Stanhope Payne, the senior coroner for Dorset, said people regularly exposed to fumes circulating in planes faced “consequential damage to their health”.
Mr Payne, who is inquiring into the death of Richard Westgate, a British Airways pilot, called on BA and the Civil Aviation Authority (CAA) to take “urgent action to prevent future deaths”. Most airline passengers, who fly only occasionally, will not be affected by the problem, but some frequent travellers who are genetically susceptible to the toxins could fall ill.
Mr Payne’s call for urgent action is likely to be welcomed by campaigners who have raised similar concerns for a number of years.

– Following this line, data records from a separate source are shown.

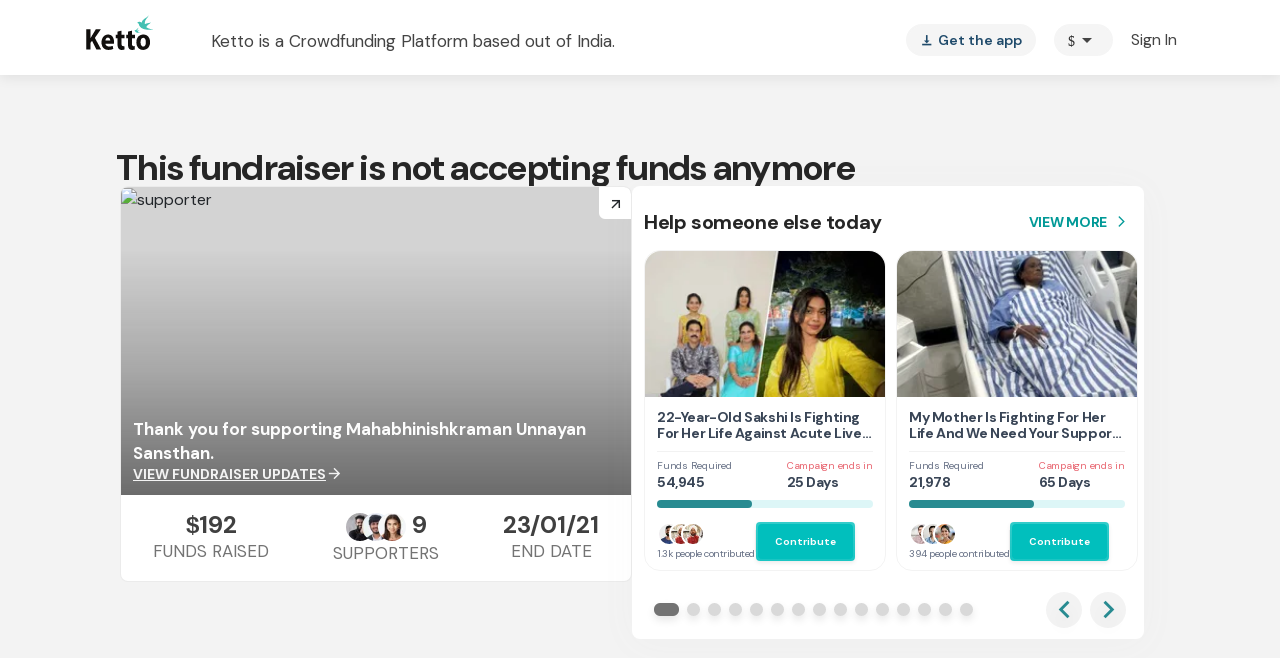

--- FILE ---
content_type: text/javascript
request_url: https://cdn-in.pagesense.io/js/lqge2ovj/8efe89a0bc2f4f40898daa9bf00c1591_visitor_count.js
body_size: -89
content:
window.ZAB.visitorData = {"experiments":{},"time":1769415975394}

His report, obtained by the Telegraph, is the first official UK recognition of so-called “aerotoxic syndrome”, a phenomenon long denied by airlines but which is blamed by some for the deaths of at least two pilots and numerous other incidents where pilots have passed out in flight. Co-pilots can normally take over, but campaigners claim the syndrome is a suspected cause of some mid-air disasters.
At issue is the source of where the airplanes sources their compressed air to pressurize the cabin- the engines themselves which if it malfunctions, is a potential source for contamination from oil particles.